I'm sure the above is some standard piece of control theory but apart
from
one open university program I'll never forget which began with attempts
to
make a moving model tank target a moving object and ended with a sparrow
on
a wind-blown branch keeping its head perfectly stationary, I've never studied it. Anyone who knows what the above algorithm's known as please
let
me know.
Also, this sounds like a lot of logic to have in the VM and a source of possible confusion for the user - they would have to know to use the
right
invocations for measuring timespans, and not rely on a naive "let's get
the
time now and subtract it from the time later to get the difference",
because
they might end up with a timespan over "slow" or "fast" seconds.
No, that's exactly the point.
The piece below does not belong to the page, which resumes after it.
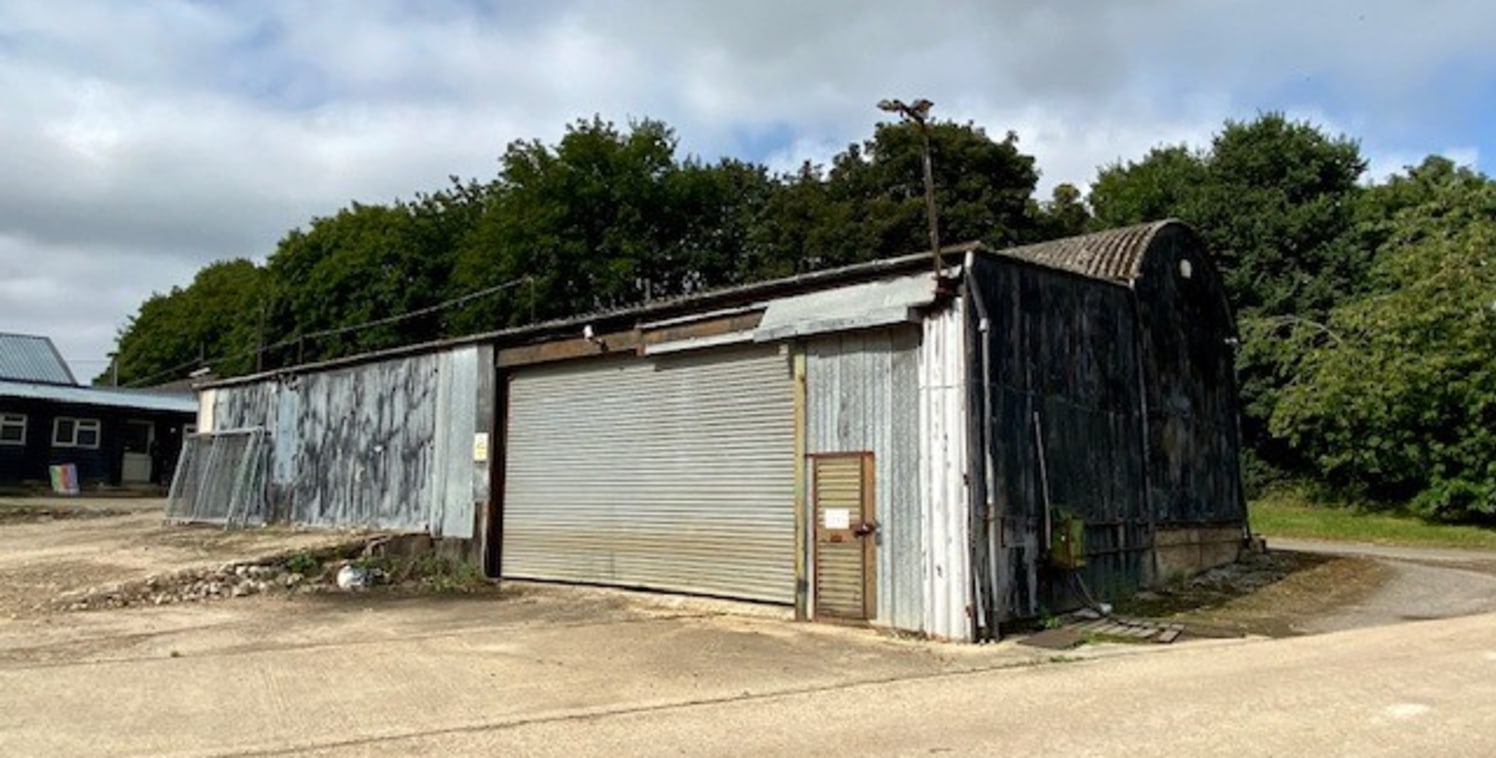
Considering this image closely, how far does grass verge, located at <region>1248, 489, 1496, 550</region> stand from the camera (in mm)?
22964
With the above algorithm in use, (I
believe)
time is never more than 1% inaccurate, but converges on wall time, and
hence
the programmer can use one clock for both measurement and determining
wall
time. The only assumptions are that computer clocks are accurate to more than 1% and that the ntpd daemon adjusts the local notion of wall time
based
on a reputable clock.
Review appreciated.
cheers, Tim
On 16 February 2016 at 00:49, Eliot Miranda eliot.miranda@gmail.com wrote:
Hi Levente, Hi Bert, Hi All,
On Mon, Feb 15, 2016 at 3:39 PM, Levente Uzonyi leves@caesar.elte.hu wrote:
On Mon, 15 Feb 2016, Bert Freudenberg wrote:
> On 15.02.2016, at 10:17, marcel.taeumel Marcel.Taeumel@hpi.de
wrote:
> > Hi Bert, > > this was just a regression. There has always been this check in the > past for > Morphic projects and still today for MVC projects.
Ah, so we lost the check at some point?
> If you would have used VM or OS startup time, this would still be > problematic after an overflow. (Hence the comment about
snapshotting).
> So, > this fix does not directly address the discussion about synching > #millisecondClockValue to wall clock.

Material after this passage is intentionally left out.